PRINCIPLE TWO: Nonviolence seeks to win friendship and understanding. In terms of a marriage or long term intimate relationships with another person what greater goal can there be than to share a deep friendship and feel a sense of connection founded on the idea that you are understood and loved as you are. Studies and surveys frequently show that a friendship is the foundation for a life long loving union. Seeking to rekindle the friendship the relationship was built on is an important step on the path to rekindling the romantic relationship.
PRINCIPLE THREE: Nonviolence seeks to defeat injustice not people. When a romantic or intimate partnership goes south or encounters difficult or painful times your spouse can become your enemy. Anger, bitterness, even hatred directed towards a spouse or partner can pit you against that person and the goal often becomes defeat. Who will win the battle between two people? In the end, there will be no winner, only the relationship will suffer. Seek instead to overcome the injustice that led you down this path. Take the instance of infidelity. What greater injustice is there in a committed romantic partnership than infidelity? On the path to recovery can we seek to recognize the pieces of the puzzle, the unraveling of the connection and direct energy toward healing those wounds and changing the behaviors that contributed to the infidelity rather than seeking the defeat of the “offender.” This is not a question of circumventing blame or responsibility, it is a path to greater healing and to rekindle the love.
PRINCIPLE FOUR: Nonviolence holds that suffering can educate and transform. Few among us will not face suffering at some point in our lives. Whether it is experienced within our intimate relationships or from outside circumstances can we look to those moments as transformative and a path to greater understanding? What better teacher than a spouse that sees you through your darkest hours. What better place to look for understanding and learning than the person whom you reveal your deeper self, the self that may be keep from the outside world and shown only in the safety of an intimate partnership. Seek to learn and grow from the difficult times and look at the experiences you face together as an opportunity for transformation.
PRINCIPLE FIVE: Nonviolence chooses love instead of hate. It doesn’t get more simple than this. Choosing a loving stance over one of anger and bitterness is a choice you can make each day in each moment with your spouse. When times are good celebrate the love, when times are hard find the love. Anger is damaging to you and your partner.

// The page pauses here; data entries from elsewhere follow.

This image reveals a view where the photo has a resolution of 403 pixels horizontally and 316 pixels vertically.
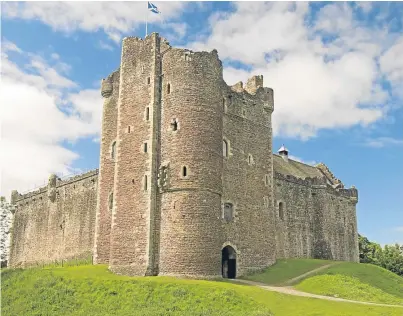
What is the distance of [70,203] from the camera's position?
5091cm

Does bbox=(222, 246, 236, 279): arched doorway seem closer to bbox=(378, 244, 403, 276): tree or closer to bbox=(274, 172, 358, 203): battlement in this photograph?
bbox=(274, 172, 358, 203): battlement

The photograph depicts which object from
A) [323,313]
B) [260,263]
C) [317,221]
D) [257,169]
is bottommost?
[323,313]

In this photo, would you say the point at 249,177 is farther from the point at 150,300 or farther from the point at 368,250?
the point at 368,250

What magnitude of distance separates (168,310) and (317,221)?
1108 inches

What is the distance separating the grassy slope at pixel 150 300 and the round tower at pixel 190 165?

Choose to love your partner for who they are today and everyday.
PRINCIPLE SIX: Nonviolence believes that the universe is on the side of justice. Placing the concepts of nonviolence at the center of the universe of your marriage will create a foundation of love, support, kindness and warmth. Have faith in yourself and your partner on the path to rekindle love in your marriage. When there is harmony in your closest relationships that harmony can and will ripple through the layers of your life and beyond.
A note about Dr. King:
Over the years MLK has become an American mythological figure and much of the complexity of his real life and personality have been lost. For example, many Americans today don’t know that Dr. King had a very troubled marriage plagued with infidelities. At the same time, he a was a remarkably well spoken and intelligent leader whose words cut to the core of how human beings should treat each other.